BEGIN Stored records

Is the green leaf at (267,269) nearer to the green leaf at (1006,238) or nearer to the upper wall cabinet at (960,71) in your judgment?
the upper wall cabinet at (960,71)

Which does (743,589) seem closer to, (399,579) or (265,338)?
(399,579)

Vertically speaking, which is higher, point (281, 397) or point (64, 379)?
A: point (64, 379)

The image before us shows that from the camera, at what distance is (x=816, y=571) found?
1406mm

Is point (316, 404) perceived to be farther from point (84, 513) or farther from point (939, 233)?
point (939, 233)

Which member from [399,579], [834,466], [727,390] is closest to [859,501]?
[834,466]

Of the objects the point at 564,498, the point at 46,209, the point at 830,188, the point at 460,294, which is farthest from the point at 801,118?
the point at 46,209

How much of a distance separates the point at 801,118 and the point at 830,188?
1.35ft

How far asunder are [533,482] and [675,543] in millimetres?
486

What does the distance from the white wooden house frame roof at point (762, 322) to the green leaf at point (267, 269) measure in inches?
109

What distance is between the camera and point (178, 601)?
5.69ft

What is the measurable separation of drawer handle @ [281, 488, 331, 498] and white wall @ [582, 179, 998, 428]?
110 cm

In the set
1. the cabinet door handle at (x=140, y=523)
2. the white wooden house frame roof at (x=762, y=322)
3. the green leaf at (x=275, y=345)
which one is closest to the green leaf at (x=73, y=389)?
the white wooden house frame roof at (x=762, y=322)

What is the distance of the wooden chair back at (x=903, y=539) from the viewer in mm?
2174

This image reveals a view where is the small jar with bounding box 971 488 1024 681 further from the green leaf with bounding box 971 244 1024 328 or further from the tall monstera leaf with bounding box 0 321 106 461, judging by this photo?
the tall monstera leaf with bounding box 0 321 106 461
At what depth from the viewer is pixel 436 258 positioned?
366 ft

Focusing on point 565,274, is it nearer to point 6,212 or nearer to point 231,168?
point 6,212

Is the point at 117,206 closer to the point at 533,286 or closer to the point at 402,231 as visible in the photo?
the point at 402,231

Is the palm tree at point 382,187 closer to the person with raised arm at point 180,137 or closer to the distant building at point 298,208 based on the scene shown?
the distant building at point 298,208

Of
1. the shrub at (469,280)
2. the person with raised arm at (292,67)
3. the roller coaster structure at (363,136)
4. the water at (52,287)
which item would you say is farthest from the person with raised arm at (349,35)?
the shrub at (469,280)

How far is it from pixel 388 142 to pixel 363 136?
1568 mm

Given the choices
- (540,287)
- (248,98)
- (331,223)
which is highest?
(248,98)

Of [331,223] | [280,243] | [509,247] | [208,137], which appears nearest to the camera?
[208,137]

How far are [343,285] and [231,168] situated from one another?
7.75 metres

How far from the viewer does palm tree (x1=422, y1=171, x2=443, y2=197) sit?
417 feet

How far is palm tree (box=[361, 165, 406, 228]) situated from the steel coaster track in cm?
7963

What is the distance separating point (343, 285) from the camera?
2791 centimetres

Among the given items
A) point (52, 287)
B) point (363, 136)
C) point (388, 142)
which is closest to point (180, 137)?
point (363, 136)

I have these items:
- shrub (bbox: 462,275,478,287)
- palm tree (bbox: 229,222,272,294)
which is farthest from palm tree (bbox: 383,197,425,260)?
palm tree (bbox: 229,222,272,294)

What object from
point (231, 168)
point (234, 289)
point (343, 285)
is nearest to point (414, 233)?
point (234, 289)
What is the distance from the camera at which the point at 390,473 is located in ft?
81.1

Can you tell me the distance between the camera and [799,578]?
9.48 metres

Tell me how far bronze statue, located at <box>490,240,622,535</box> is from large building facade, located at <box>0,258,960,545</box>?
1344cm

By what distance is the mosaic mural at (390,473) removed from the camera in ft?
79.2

END Stored records

> Exercise prompt
Copy out the records above, from the line containing "How far is it" through the line containing "7.75 metres", inclusive.

> Solution
How far is it from pixel 388 142 to pixel 363 136?
1568 mm

Given the choices
- (540,287)
- (248,98)
- (331,223)
which is highest?
(248,98)

Of [331,223] | [280,243] | [509,247] | [208,137], which appears nearest to the camera?
[208,137]

How far are [343,285] and [231,168] situated from one another?
7.75 metres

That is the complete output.